直子が一番気持ちをわかってあげられるお母さん、
佳子を演じている和久井さんとは共演されてみていかがでしたか?
とても素敵な方なので、会う前はすごく緊張していたんですが、初日から気さくに話しかけてくださったんです。和久井さんのあたたかな言葉や視線が、以後、心の支えになりました。
物語の今後としては、お父さんの壹岐正が商社の中で戦っていく姿が描かれる一方で、
家族との関係性にも大きな変化が起きますね。
どんどん年齢も上がっていくんですよね。
直子が女性として変わっていく過程を上手く出せたらいいなと思っています。
多部さんは、壹岐正のような男性をどう思いますか?
結果的に仕事一筋になり、家庭を顧みない状況になってしまうわけですが…。
私自身が家族の一員なので、支持することはできないですね。どうしても娘として、和久井さん側というか、家庭を守ろうとする佳子さんの目線で見てしまうので。だから女性としても、千里さん(=小雪)のようにひとつのことに打ち込む生き方より、母親として家庭を守る姿に共感してしまいます。
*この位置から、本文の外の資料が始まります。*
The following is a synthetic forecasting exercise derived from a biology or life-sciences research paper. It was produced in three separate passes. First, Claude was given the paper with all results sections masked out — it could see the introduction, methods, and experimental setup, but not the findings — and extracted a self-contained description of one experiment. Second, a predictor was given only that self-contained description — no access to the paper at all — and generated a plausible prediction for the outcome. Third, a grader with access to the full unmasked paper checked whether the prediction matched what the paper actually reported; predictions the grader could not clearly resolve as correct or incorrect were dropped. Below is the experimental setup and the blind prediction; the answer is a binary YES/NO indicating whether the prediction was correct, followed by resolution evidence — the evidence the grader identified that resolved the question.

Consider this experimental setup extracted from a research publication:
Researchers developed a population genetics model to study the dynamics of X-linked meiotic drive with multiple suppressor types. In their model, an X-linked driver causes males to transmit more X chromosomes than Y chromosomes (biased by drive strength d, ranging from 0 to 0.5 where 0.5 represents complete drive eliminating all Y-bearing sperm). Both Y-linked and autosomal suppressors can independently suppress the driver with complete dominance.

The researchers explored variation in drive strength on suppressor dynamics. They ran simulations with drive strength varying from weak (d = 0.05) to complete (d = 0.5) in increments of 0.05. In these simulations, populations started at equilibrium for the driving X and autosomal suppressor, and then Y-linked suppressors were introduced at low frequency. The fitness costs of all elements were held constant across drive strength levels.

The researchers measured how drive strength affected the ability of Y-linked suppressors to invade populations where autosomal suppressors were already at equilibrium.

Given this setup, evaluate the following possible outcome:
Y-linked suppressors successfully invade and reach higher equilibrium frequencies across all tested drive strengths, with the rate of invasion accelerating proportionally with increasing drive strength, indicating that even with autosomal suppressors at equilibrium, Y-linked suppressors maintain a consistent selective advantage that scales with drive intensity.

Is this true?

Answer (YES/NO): NO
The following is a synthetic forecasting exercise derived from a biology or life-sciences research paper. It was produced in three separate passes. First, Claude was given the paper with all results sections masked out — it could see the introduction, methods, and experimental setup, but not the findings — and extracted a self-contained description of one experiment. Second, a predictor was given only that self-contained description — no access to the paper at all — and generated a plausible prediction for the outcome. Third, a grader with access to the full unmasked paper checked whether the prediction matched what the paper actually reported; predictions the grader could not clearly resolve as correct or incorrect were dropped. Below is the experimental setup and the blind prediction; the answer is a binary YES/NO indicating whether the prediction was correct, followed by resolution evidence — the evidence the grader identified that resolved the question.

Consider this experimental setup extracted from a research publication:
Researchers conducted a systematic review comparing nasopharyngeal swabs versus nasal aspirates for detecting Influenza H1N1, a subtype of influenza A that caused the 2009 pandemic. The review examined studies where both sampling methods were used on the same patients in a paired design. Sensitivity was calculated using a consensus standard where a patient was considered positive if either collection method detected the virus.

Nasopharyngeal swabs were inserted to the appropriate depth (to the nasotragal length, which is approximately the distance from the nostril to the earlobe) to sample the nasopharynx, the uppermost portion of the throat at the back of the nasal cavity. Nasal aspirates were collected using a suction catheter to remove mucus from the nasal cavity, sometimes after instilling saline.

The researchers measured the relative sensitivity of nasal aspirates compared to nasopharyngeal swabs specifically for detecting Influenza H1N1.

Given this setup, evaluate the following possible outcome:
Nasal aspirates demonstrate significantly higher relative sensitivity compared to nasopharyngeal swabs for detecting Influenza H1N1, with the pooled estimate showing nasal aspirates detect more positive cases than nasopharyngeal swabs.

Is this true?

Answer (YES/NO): NO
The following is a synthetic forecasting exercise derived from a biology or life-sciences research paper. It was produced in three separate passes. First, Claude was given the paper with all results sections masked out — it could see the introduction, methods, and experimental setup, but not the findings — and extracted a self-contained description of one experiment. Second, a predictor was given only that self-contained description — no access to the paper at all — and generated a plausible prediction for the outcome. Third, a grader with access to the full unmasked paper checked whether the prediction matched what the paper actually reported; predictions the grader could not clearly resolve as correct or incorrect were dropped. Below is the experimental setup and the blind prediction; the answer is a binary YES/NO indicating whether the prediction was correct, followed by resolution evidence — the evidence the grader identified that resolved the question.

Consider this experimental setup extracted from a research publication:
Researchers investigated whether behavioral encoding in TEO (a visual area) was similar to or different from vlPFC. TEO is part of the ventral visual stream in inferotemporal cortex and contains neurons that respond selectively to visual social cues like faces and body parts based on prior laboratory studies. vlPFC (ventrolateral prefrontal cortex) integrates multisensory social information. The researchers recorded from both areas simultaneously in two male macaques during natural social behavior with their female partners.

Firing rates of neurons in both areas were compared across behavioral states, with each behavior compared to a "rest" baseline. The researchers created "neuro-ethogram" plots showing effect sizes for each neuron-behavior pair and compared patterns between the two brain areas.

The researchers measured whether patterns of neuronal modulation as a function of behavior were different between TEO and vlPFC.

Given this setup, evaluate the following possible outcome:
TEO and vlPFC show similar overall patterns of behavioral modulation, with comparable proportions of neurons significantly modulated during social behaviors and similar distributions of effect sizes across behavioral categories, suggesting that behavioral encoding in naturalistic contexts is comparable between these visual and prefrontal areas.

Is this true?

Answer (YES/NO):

この物語は昭和という時代が舞台です。多部さんは平成生まれですが、昭和という時代に対して、
どんなイメージをお持ちですか? 教科書の中の世界、みたいな感じですか?
あ、そうですね。昭和……やはりモノクロで、古いなあって感じ……と言ったら怒られそうですが(笑)。戦争をはじめ、大きな信じられないような事件がすごくたくさんあったということを、昭和を舞台にしたドラマや映画を見て初めて「そういう時代もあったんだ!」と具体的に知ります。なので、友だちとちょっと昔のことを話すような「あったよねえ」というような共感というのか、懐かしい感覚は全くない時代ですね。